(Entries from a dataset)
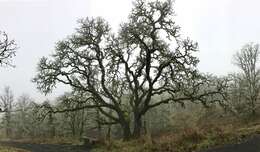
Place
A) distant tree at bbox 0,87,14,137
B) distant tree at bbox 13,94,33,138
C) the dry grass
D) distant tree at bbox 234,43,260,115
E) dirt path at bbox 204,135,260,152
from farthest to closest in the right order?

## GIVEN PROBLEM
Write out every line of the rows above as a JSON list of strings, one string per line, skipping blank lines. Leave the pictures out.

## SOLUTION FOR THIS PROBLEM
[
  "Place",
  "A) distant tree at bbox 0,87,14,137",
  "B) distant tree at bbox 13,94,33,138",
  "C) the dry grass",
  "D) distant tree at bbox 234,43,260,115",
  "E) dirt path at bbox 204,135,260,152",
  "from farthest to closest in the right order?"
]